Why Was This Happening?

To understand why something related to Debezium was using up all of my storage for a replication slot, we need to take a step back and learn a little more about how the connection between Postgres and Debezium works.

Debezium gets Postgres change events by reading the Write-Ahead Log (WAL), a file that contains all recent changes to the data. This WAL allows the database to recover from failure, since any changes to the data are only written after they have been successfully captured in the WAL. By default, the WAL does not grow larger forever. Instead, Postgres intelligently recycles WAL segments after they have been included in a checkpoint (and using a number of other configurable factors described in WAL Configuration).

In order for Kafka to guarantee that it processes every event, it requires WAL events to persist until they are consumed by the Kafka Connector. Otherwise, the Kafka Connector could fall so far behind that it would permanently lose certain events. These events waiting to be consumed are placed in a replication slot specific to the connector. So, doing something like turning off your Kafka Connector forever could result in your WAL events sadly piling up in the replication slot, hoping to one day be consumed…

And yet, why were new events getting added to the WAL at all, since the database was unused? And what was causing that mysterious write traffic? Fortunately, I found the answer to this final question after I carefully read Debezium’s section on WAL Disk Consumption. There, at the bottom of the section, was a very special quote inscribed in a “tip” box:

Just for confirmation, looking at my database traffic with one-minute granularity does reveal constant, small traffic every 5 minutes.

At last, we have complete information:

  • AWS RDS periodically writes to the database at all times
  • By default, a replication slot continues to grow until its contents are consumed by a client
  • Debezium requires a replication slot for getting events into Kafka
  • When Debezium goes down, the replication slot endlessly grows in size

The Fix

So now that we know the problem, how can we fix it? Clearly, we do not want to live in a world where a failed Kafka Connector can result in a complete outage of our database. This could be a significant risk for a production application.

Stopping the Bleeding

In the short term, I needed to get that disk space back. This is as straightforward as simply dropping the huge replication slot:

psql=>select pg_drop_replication_slot('debezium');

Note that turning Debezium back on and letting it catch up could also reduce the size of the slot.

Preventing A Recurrence

At a certain point, we have to be comfortable with the fact that if Debezium is down for long enough, then it will permanently miss some events. This is certainly better than bringing the whole database down instead. To do that, we can put a ceiling on our replication slot size using max_slot_wal_keep_size. This was the solution I came up with after searching through all RDS params with “wal” in them, but it is also endorsed by a few other sources.

Finally, we could also bolster our defenses by setting an alert for whenever the transaction logs grow too large. This is described in more detail in this post.

Concluding Thoughts

I’m glad I went through this exercise because it helped me scratch the surface of maintaining production infrastructure for Postgres and Kafka. These systems are definitely not meant to be intermittently used during development. Instead, they expect to be hyperactive and online, as they should!

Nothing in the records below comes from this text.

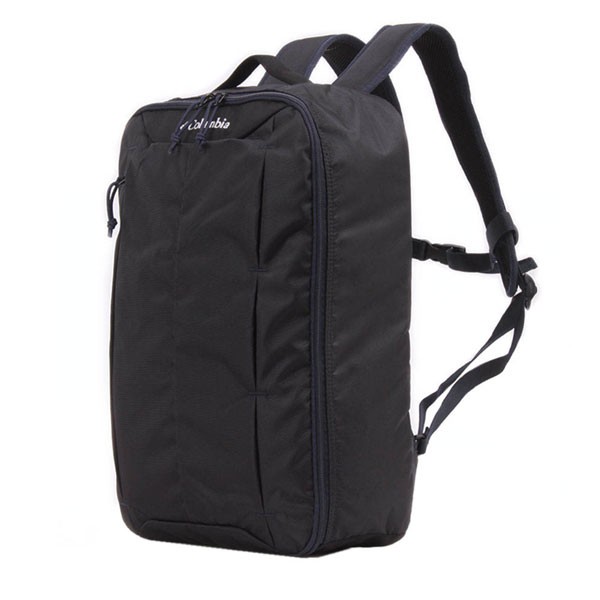Columbia コロンビア リュックサック バックパック PU8018｜axisbag｜04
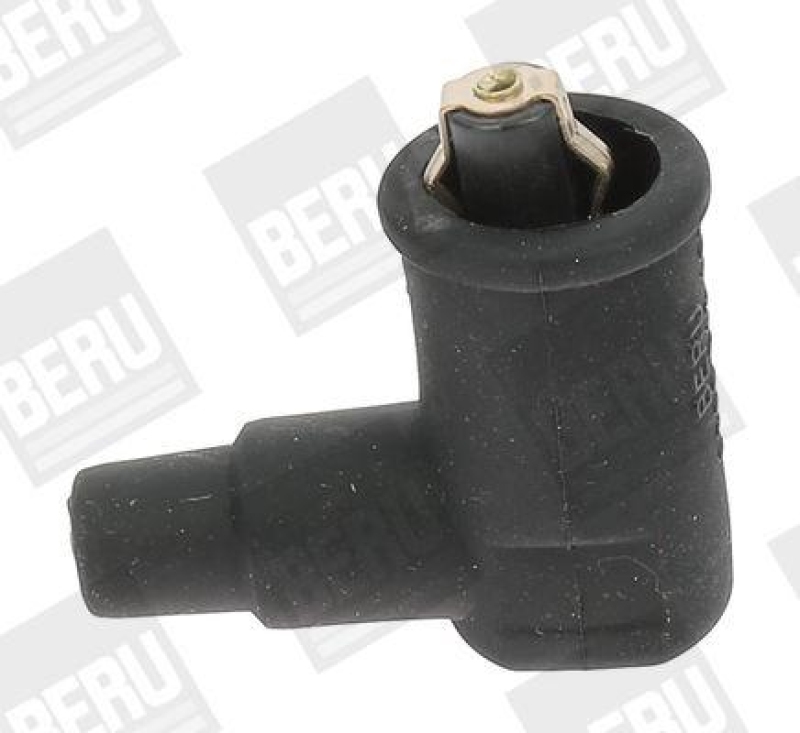 BERU by DRiV Stecker, Z&uuml;ndverteiler VESO105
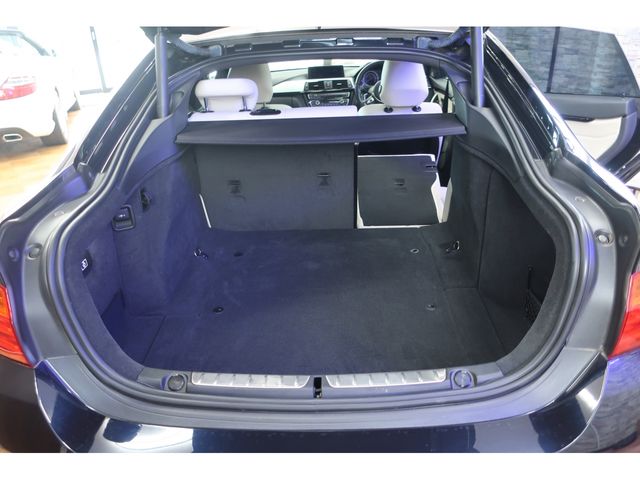 Bmw 4 SERIES 2014-09 3759-9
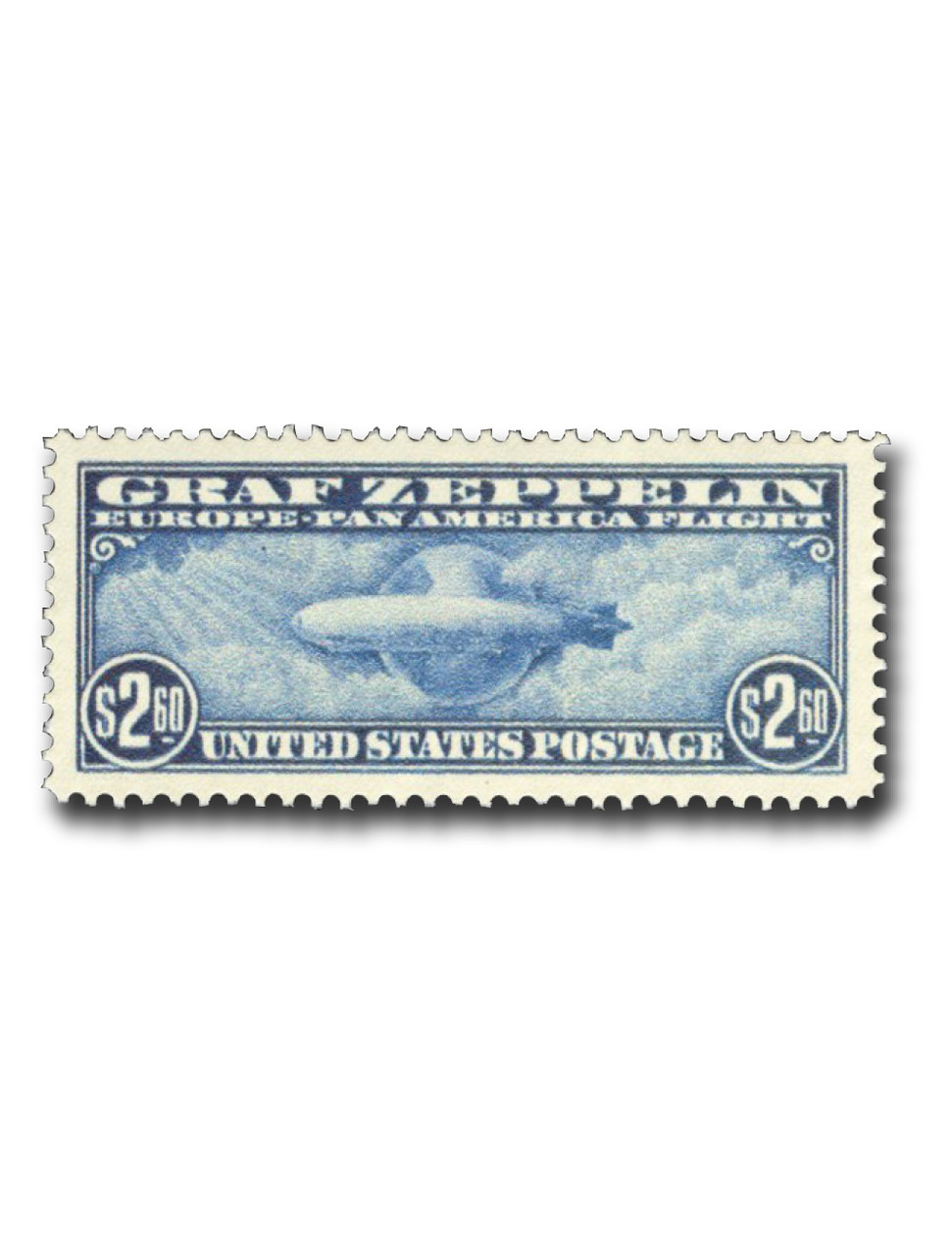 USA-C15_Repro__47554.1738089840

I was also reminded of the fact that any cloud provider always introduces an extra layer of complexity between the developer and the underlying technology. In this case, a special RDS property broke some assumptions I had about the database’s usage. This is often the case with managed services, where some management layer does not behave as you would expect.

Nonetheless, I would still use these technologies in a real application. They’re certainly robust, the debugging was not so hard, and neither was the proof-of-concept setup.